Je propose de les appeler la France rhénane. Ce vocable s'inspire du même principe que les vocables allemands usités jusqu'ici, mais en tenant compte des conditions nouvelles où se trouveront ces provinces. Par le mot «rhénane», il désignera, comme toujours, leur position géographique; par le mot «France», il exprimera leur attribution politique actuelle, en même temps que leur vraie et ancienne nationalité. En effet les autochtones de la rive gauche n'ont jamais été ni bavarois, ni hessois, ni prussiens; ils sont de vieille souche gauloise, et leur race n'a pas été noyée sous le flot des immigrés, quel qu'ait été le nombre de ces tard-venus depuis un demi-siècle.
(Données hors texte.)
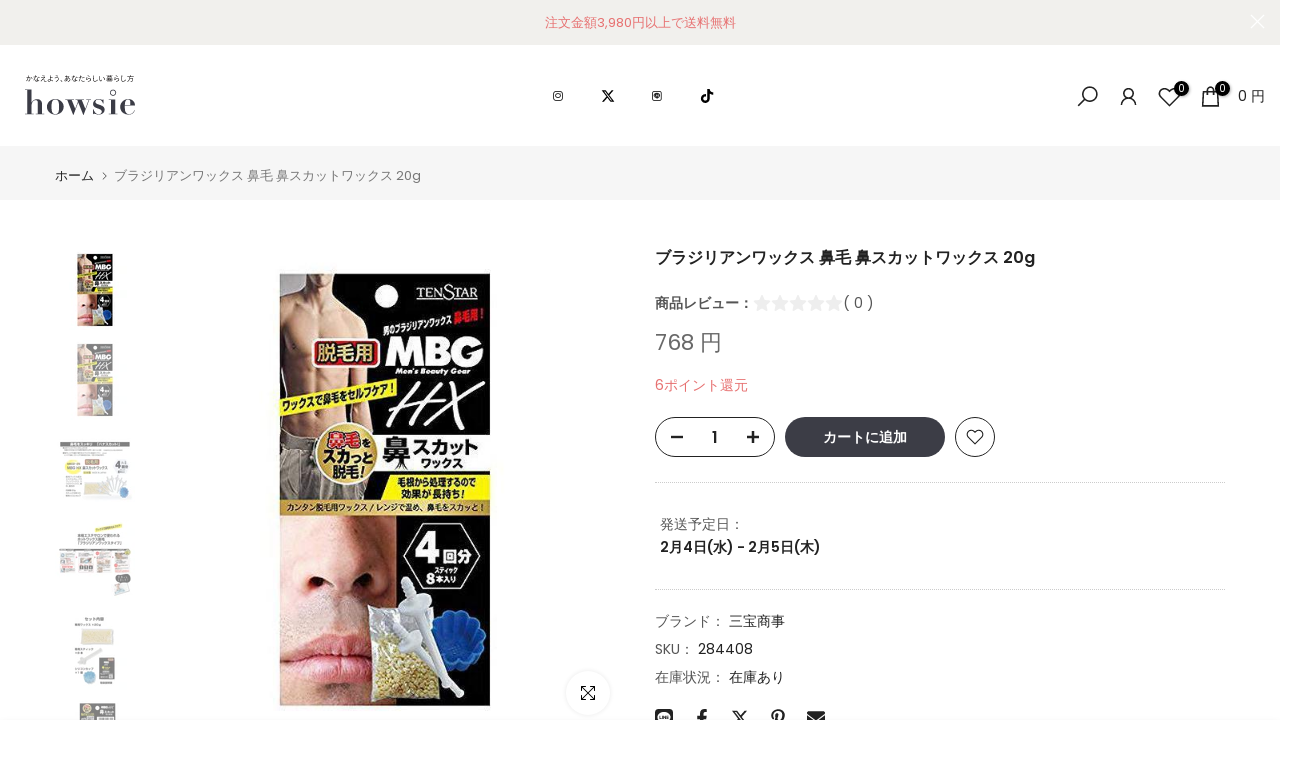

--- FILE ---
content_type: text/html; charset=utf-8
request_url: https://howsie-shop.jp/apps/andd-delivery-datetime/shop
body_size: 608
content:

{
"shopify_domain": "kuras-fill.myshopify.com",
"min_delivery_date": "2026-02-04",
"max_delivery_date": "2026-02-15",
"is_charged": true,
"charge_plan": "advanced_plan",
"is_next_engine": false,
"is_shipco": false,
"is_openlogi": false,
"is_unattended_delivery": true,
"is_unattended_youpack": false,
"unattended_youpack_direct": [],
"undeliverable_items_number" : null,
"undeliverable_items_number_condition" : "",
"undeliverable_items_weight" : null,
"undeliverable_items_weight_condition" : "",
"undeliverable_items_price" : null,
"undeliverable_items_price_condition" : "",
"is_undeliverable_tag": false,
"enable_undeliverable_vacation": false,
"enable_undeliverable_holidays": false,
"undeliverable_delivery_date": [],
"vac_start": "2025-12-29",
"vac_end": "2026-01-04",
"display_form_type": "",
"delivery_datetime_label": "お届け希望日時",
"delivery_date_label": "お届け希望日",
"delivery_time_label": "お届け希望時間",
"delivery_datetime_statement": "※日付・時間を指定いただいた場合でも、地域や配送業者の都合によって指定日・指定時間に配達できない場合がございます。",
"is_visible_delivery_min_date": true,
"is_visible_undeliverable_statement": true,
"undeliverable_delivery_statement": "※注文条件を満たすとお届け希望日を指定できるようになります",
"delivery_date_select_type": "",
"holidays": [&quot;99&quot;],
"delivery_date_unspecified_label": "指定なし",
"delivery_time_unspecified_label": "指定なし",
"is_require_delivery_date": false,
"is_require_delivery_time": false,
"product_delivery_dates": [{&quot;tag&quot;:&quot;在庫_Z&quot;,&quot;tags&quot;:[&quot;在庫_Z&quot;],&quot;display_module_type&quot;:&quot;delivery_time&quot;,&quot;relative_min_delivery_date&quot;:&quot;2026-02-04&quot;,&quot;relative_max_delivery_date&quot;:&quot;2026-02-18&quot;,&quot;absolute_min_delivery_date&quot;:null,&quot;absolute_max_delivery_date&quot;:null,&quot;delivery_date_type&quot;:&quot;relative&quot;,&quot;rank&quot;:1,&quot;override_prefecture_settings&quot;:false,&quot;pd_is_require_delivery_date&quot;:null,&quot;pd_is_require_delivery_time&quot;:null,&quot;is_enabled&quot;:true},{&quot;tag&quot;:&quot;直送&quot;,&quot;tags&quot;:[&quot;直送&quot;],&quot;display_module_type&quot;:&quot;delivery_datetime&quot;,&quot;relative_min_delivery_date&quot;:&quot;2026-02-04&quot;,&quot;relative_max_delivery_date&quot;:&quot;2026-02-18&quot;,&quot;absolute_min_delivery_date&quot;:null,&quot;absolute_max_delivery_date&quot;:null,&quot;delivery_date_type&quot;:&quot;relative&quot;,&quot;rank&quot;:2,&quot;override_prefecture_settings&quot;:false,&quot;pd_is_require_delivery_date&quot;:null,&quot;pd_is_require_delivery_time&quot;:null,&quot;is_enabled&quot;:true},{&quot;tag&quot;:&quot;取寄&quot;,&quot;tags&quot;:[&quot;取寄&quot;],&quot;display_module_type&quot;:&quot;delivery_datetime&quot;,&quot;relative_min_delivery_date&quot;:&quot;2026-02-04&quot;,&quot;relative_max_delivery_date&quot;:&quot;2026-02-20&quot;,&quot;absolute_min_delivery_date&quot;:null,&quot;absolute_max_delivery_date&quot;:null,&quot;delivery_date_type&quot;:&quot;relative&quot;,&quot;rank&quot;:3,&quot;override_prefecture_settings&quot;:false,&quot;pd_is_require_delivery_date&quot;:null,&quot;pd_is_require_delivery_time&quot;:null,&quot;is_enabled&quot;:true},{&quot;tag&quot;:&quot;在庫&quot;,&quot;tags&quot;:[&quot;在庫&quot;],&quot;display_module_type&quot;:&quot;delivery_datetime&quot;,&quot;relative_min_delivery_date&quot;:&quot;2026-01-26&quot;,&quot;relative_max_delivery_date&quot;:&quot;2026-02-14&quot;,&quot;absolute_min_delivery_date&quot;:null,&quot;absolute_max_delivery_date&quot;:null,&quot;delivery_date_type&quot;:&quot;relative&quot;,&quot;rank&quot;:4,&quot;override_prefecture_settings&quot;:false,&quot;pd_is_require_delivery_date&quot;:null,&quot;pd_is_require_delivery_time&quot;:null,&quot;is_enabled&quot;:true}],
"prefecture_settings": [{&quot;prefecture&quot;:&quot;北海道&quot;,&quot;min_delivery_date&quot;:3,&quot;display_module_type&quot;:&quot;delivery_datetime&quot;},{&quot;prefecture&quot;:&quot;青森県&quot;,&quot;min_delivery_date&quot;:2,&quot;display_module_type&quot;:&quot;delivery_datetime&quot;},{&quot;prefecture&quot;:&quot;岩手県&quot;,&quot;min_delivery_date&quot;:1,&quot;display_module_type&quot;:&quot;delivery_datetime&quot;},{&quot;prefecture&quot;:&quot;宮城県&quot;,&quot;min_delivery_date&quot;:1,&quot;display_module_type&quot;:&quot;delivery_datetime&quot;},{&quot;prefecture&quot;:&quot;秋田県&quot;,&quot;min_delivery_date&quot;:1,&quot;display_module_type&quot;:&quot;delivery_datetime&quot;},{&quot;prefecture&quot;:&quot;山形県&quot;,&quot;min_delivery_date&quot;:1,&quot;display_module_type&quot;:&quot;delivery_datetime&quot;},{&quot;prefecture&quot;:&quot;福島県&quot;,&quot;min_delivery_date&quot;:1,&quot;display_module_type&quot;:&quot;delivery_datetime&quot;},{&quot;prefecture&quot;:&quot;福岡県&quot;,&quot;min_delivery_date&quot;:1,&quot;display_module_type&quot;:&quot;delivery_datetime&quot;},{&quot;prefecture&quot;:&quot;佐賀県&quot;,&quot;min_delivery_date&quot;:1,&quot;display_module_type&quot;:&quot;delivery_datetime&quot;},{&quot;prefecture&quot;:&quot;長崎県&quot;,&quot;min_delivery_date&quot;:1,&quot;display_module_type&quot;:&quot;delivery_datetime&quot;},{&quot;prefecture&quot;:&quot;熊本県&quot;,&quot;min_delivery_date&quot;:1,&quot;display_module_type&quot;:&quot;delivery_datetime&quot;},{&quot;prefecture&quot;:&quot;大分県&quot;,&quot;min_delivery_date&quot;:1,&quot;display_module_type&quot;:&quot;delivery_datetime&quot;},{&quot;prefecture&quot;:&quot;宮崎県&quot;,&quot;min_delivery_date&quot;:1,&quot;display_module_type&quot;:&quot;delivery_datetime&quot;},{&quot;prefecture&quot;:&quot;鹿児島県&quot;,&quot;min_delivery_date&quot;:1,&quot;display_module_type&quot;:&quot;delivery_datetime&quot;},{&quot;prefecture&quot;:&quot;沖縄県・離島&quot;,&quot;min_delivery_date&quot;:4,&quot;display_module_type&quot;:&quot;delivery_datetime&quot;}],
"is_visible_product_delivery_statement": true,
"product_delivery_date_module_type": "priority_high_delivery_date",
"is_visible_product_delivery_date_statement": true,
"not_simultaneously_purchasable_statement": "カートに配送グループの異なる商品が含まれている為、配送希望日を指定することができません。ご希望の配送日時を指定いただく場合は、別々にご注文をお願いいたします。",
"priority_high_delivery_date_statement": "異なる商品を同時に購入される場合、選択できる指定日が遅くなる場合がございます。",
"is_checkout_ui_extension": false,
"enable_attribute_unspecified_delivery_date": false,
"enable_prefecture_delivery_date": true,
"prefecture_form_type": "prefecture_form",
"min_delivery_date_statement": "※日付・時間を指定いただいた場合でも、地域や配送業者の都合によって指定日・指定時間に配達できない場合がございます。",
"order_cut_off_time": &quot;14:43&quot;,
"prefecture_form_label": "配送先の都道府県",
"postal_code_form_label": "配送先の郵便番号(-は除く)",
"max_min_delivery_date": 4,
"enable_pref_delivery_date_from_product": true,
"enable_address_permalink": false,
"delivery_date_attribute_format": "yyyy-mm-dd",
"close_time": "12",
"close_time_minutes": 0,
"is_display_module_priority_enabled":  false,
"enable_min_delivery_date_label": "最短ご指定可能日",
"enable_min_delivery_date_label_product_page": "最短お届け可能日",
"unattended_delivery_label": "置き配の指定",
"unattended_delivery_unspecified_label": "指定なし"
}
Nous aurons ainsi trois belles provinces aux noms clairs, sonores, populaires, aussi doux à nos oreilles qu'à nos cœurs: l'Alsace, la Lorraine et la France rhénane; trois provinces qui monteront la garde sur le Rhin.

J'avais aussi songé à un autre nom, celui d'Austrasie. C'était celui qui, à l'époque mérovingienne, désignait la France de l'Est et la région rhénane en particulier: il aurait l'avantage d'affirmer notre vieux droit historique. Lorsque Henri II fit, en 1552, la campagne rhénane où il reprit Metz, Toul et Verdun, son intention était de reconquérir non seulement l'Alsace et la Lorraine, mais les autres provinces cisrhénanes. Ce projet, nous le verrons, fut très populaire en France. Or le nom que l'on se proposait de donner à la région conquise était justement celui d'Austrasie.
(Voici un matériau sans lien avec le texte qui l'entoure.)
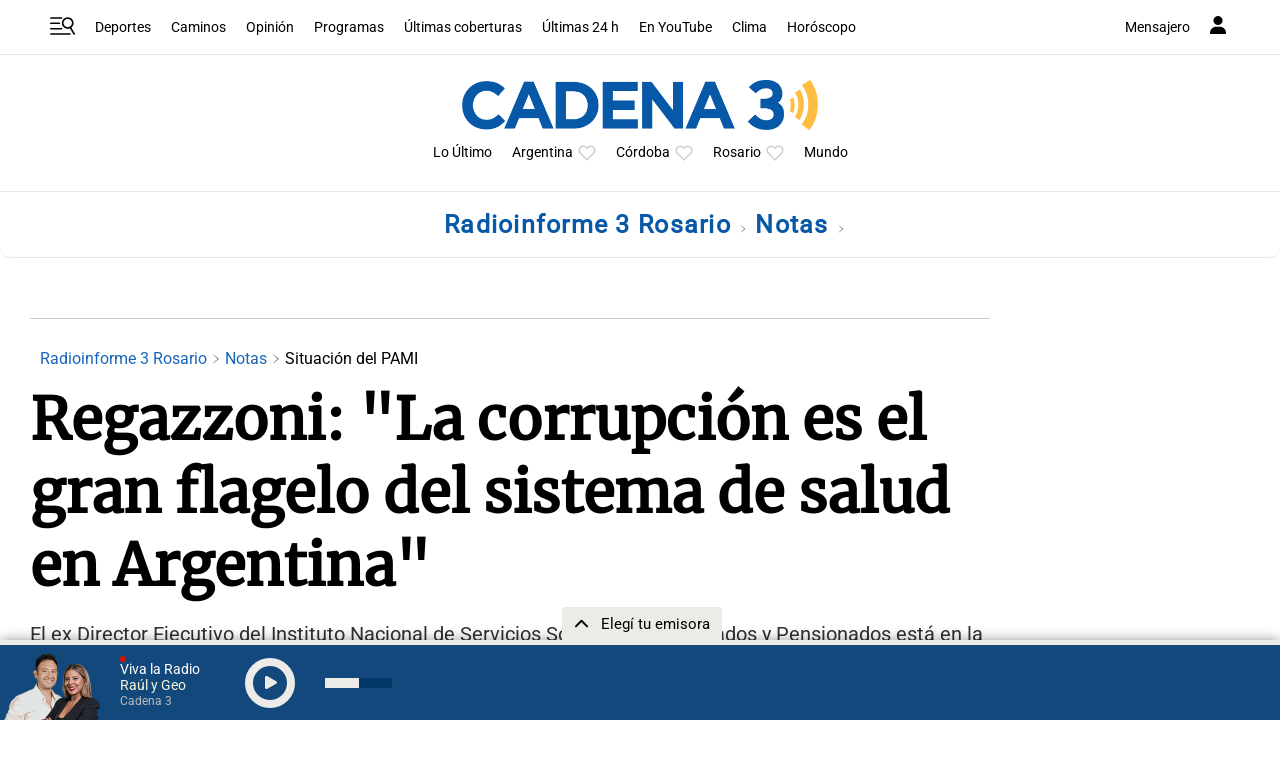

--- FILE ---
content_type: text/html; charset=utf-8
request_url: https://www.google.com/recaptcha/api2/aframe
body_size: 267
content:
<!DOCTYPE HTML><html><head><meta http-equiv="content-type" content="text/html; charset=UTF-8"></head><body><script nonce="21MMQ2XdvTmuXwDpORyr0w">/** Anti-fraud and anti-abuse applications only. See google.com/recaptcha */ try{var clients={'sodar':'https://pagead2.googlesyndication.com/pagead/sodar?'};window.addEventListener("message",function(a){try{if(a.source===window.parent){var b=JSON.parse(a.data);var c=clients[b['id']];if(c){var d=document.createElement('img');d.src=c+b['params']+'&rc='+(localStorage.getItem("rc::a")?sessionStorage.getItem("rc::b"):"");window.document.body.appendChild(d);sessionStorage.setItem("rc::e",parseInt(sessionStorage.getItem("rc::e")||0)+1);localStorage.setItem("rc::h",'1769794486076');}}}catch(b){}});window.parent.postMessage("_grecaptcha_ready", "*");}catch(b){}</script></body></html>

--- FILE ---
content_type: application/javascript; charset=utf-8
request_url: https://fundingchoicesmessages.google.com/f/AGSKWxUV7WGcFCh7h78zEMi61EPVxTdd5Z5sXEstNQ26MqWbcw5mKw4GD6-iycSPWXdyXE5GzLTHupFIabXW-F1b-qaYfe0JB7LRbj4m_eWzh5_QYGhWkfoaNI72arUcB6sg8lxXCriEz9Padn7c4gqtA8EXZ6D15fwMwoP91yMGx08NMuoEj1gWemJS0gLf/_/760x120._400x68./global_advs./adserv1./advertisingmanual.
body_size: -1285
content:
window['366875c1-9396-4837-b9c6-0c49867518cb'] = true;

--- FILE ---
content_type: application/javascript; charset=utf-8
request_url: https://fundingchoicesmessages.google.com/f/AGSKWxUQ5hQFRojqp-HQJk00AIFxn8rlJWYuLG1jTORIBv2XGsKziqs4xfSr_ZnFtv0r1cU04Urx-acQmEeo36dNakwpaTKjVorc34jLr9FG8NPfFl4OzFcV7ectwqUyUOSzKXAdtEiO0g==?fccs=W251bGwsbnVsbCxudWxsLG51bGwsbnVsbCxudWxsLFsxNzY5Nzk0NDg0LDc3ODAwMDAwMF0sbnVsbCxudWxsLG51bGwsW251bGwsWzddXSwiaHR0cHM6Ly93d3cuY2FkZW5hMy5jb20vbm90aWNpYS9yYWRpb2luZm9ybWUtMy1yb3NhcmlvL3JlZ2F6em9uaS1sYS1jb3JydXBjaW9uLWVzLWVsLWdyYW4tZmxhZ2Vsby1kZWwtc2lzdGVtYS1kZS1zYWx1ZC1lbi1hcmdlbnRpbmFfMzQwMzI1IixudWxsLFtbOCwiemplblNWLW1Fc3MiXSxbOSwiZW4tVVMiXSxbMTksIjIiXSxbMTcsIlswXSJdLFsyNCwiIl0sWzI5LCJmYWxzZSJdXV0
body_size: -214
content:
if (typeof __googlefc.fcKernelManager.run === 'function') {"use strict";this.default_ContributorServingResponseClientJs=this.default_ContributorServingResponseClientJs||{};(function(_){var window=this;
try{
var QH=function(a){this.A=_.t(a)};_.u(QH,_.J);var RH=_.ed(QH);var SH=function(a,b,c){this.B=a;this.params=b;this.j=c;this.l=_.F(this.params,4);this.o=new _.dh(this.B.document,_.O(this.params,3),new _.Qg(_.Qk(this.j)))};SH.prototype.run=function(){if(_.P(this.params,10)){var a=this.o;var b=_.eh(a);b=_.Od(b,4);_.ih(a,b)}a=_.Rk(this.j)?_.be(_.Rk(this.j)):new _.de;_.ee(a,9);_.F(a,4)!==1&&_.G(a,4,this.l===2||this.l===3?1:2);_.Fg(this.params,5)&&(b=_.O(this.params,5),_.hg(a,6,b));return a};var TH=function(){};TH.prototype.run=function(a,b){var c,d;return _.v(function(e){c=RH(b);d=(new SH(a,c,_.A(c,_.Pk,2))).run();return e.return({ia:_.L(d)})})};_.Tk(8,new TH);
}catch(e){_._DumpException(e)}
}).call(this,this.default_ContributorServingResponseClientJs);
// Google Inc.

//# sourceURL=/_/mss/boq-content-ads-contributor/_/js/k=boq-content-ads-contributor.ContributorServingResponseClientJs.en_US.zjenSV-mEss.es5.O/d=1/exm=kernel_loader,loader_js_executable/ed=1/rs=AJlcJMwkzeCrPzcr4ZTu9XKJQ6RjDJX32Q/m=web_iab_tcf_v2_signal_executable
__googlefc.fcKernelManager.run('\x5b\x5b\x5b8,\x22\x5bnull,\x5b\x5bnull,null,null,\\\x22https:\/\/fundingchoicesmessages.google.com\/f\/AGSKWxUvhNpncbMrFKV3dDm3G5Wzs4_GNHkQsEeON01Aro7tKAaB66NXdL-heq5B8Y_0PPgnrmsKf-aK7n4SrnBTIb8zJo7QMfTqVYHkVXlnBQGJmJYD1ChyVn_D9ivP7JgKX0ZdgG9puQ\\\\u003d\\\\u003d\\\x22\x5d,null,null,\x5bnull,null,null,\\\x22https:\/\/fundingchoicesmessages.google.com\/el\/AGSKWxUF7ZDTluPnIU8kKatAtz0-VkW0vlIab9d5ySMBWXXciKvl5Ok9JC16o9x1rhbkEvt9QF0b-KB3cCQxseTT--ALKTa_3wLSv0v18bq1GqILsOO4BoVE8s_vOzxlXisHYRhWX5bYKw\\\\u003d\\\\u003d\\\x22\x5d,null,\x5bnull,\x5b7\x5d\x5d\x5d,\\\x22cadena3.com\\\x22,1,\\\x22en\\\x22,null,null,null,null,1\x5d\x22\x5d\x5d,\x5bnull,null,null,\x22https:\/\/fundingchoicesmessages.google.com\/f\/AGSKWxXDVqZ6A-Ut6ts2KWEYIc-bQg1NL6lKMUyvw92EO7SD-D3n4SQM9cfOURHR1WscSPkVEAhyPV9JA24_SohUrUFjZWSqhOBDo77mVaiYnFV6B460vN0UB67Vi_guLcTUAZ7SsGVjkA\\u003d\\u003d\x22\x5d\x5d');}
Cependant ce nom aurait peut-être des inconvénients: les savants pourraient lui reprocher de restreindre à une portion de son territoire l'antique Austrasie qui était plus vaste; le public le trouverait sans doute trop archaïque, trop mérovingien, pas assez populaire. Aussi je ne le suggère que pour mémoire.
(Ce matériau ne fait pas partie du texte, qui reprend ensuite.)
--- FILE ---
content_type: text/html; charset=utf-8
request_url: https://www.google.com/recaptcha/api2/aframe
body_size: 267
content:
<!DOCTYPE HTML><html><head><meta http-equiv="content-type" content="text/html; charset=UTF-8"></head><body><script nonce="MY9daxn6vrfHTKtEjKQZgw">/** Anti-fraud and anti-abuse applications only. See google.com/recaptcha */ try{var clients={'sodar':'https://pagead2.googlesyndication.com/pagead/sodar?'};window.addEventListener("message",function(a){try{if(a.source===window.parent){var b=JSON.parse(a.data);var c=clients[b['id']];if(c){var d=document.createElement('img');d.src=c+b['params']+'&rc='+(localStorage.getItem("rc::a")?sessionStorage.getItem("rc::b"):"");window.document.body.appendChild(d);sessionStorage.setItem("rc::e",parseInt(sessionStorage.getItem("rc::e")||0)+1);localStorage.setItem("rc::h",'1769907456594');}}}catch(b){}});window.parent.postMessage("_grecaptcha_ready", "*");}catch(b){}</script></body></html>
Également pour mémoire, je signale l'appellation de France ripuaire, qui serait très justifiée historiquement, car il s'agit de la contrée qu'habitaient les Francs Ripuaires ou riverains du Rhin: mais ce nom paraîtrait sans doute aussi un peu archaïque.

Je ne tiens d'ailleurs pas plus que de raison à celui de France rhénane: et j'applaudirai à toute autre dénomination plus juste que l'on pourra proposer.

Quoi qu'il en soit des noms, et bien qu'ils aient leur importance, l'essentiel est que la France enlève la rive gauche du Rhin à l'Allemagne et qu'elle y établisse son influence. Nous allons voir qu'elle y a un intérêt vital et un droit incontestable.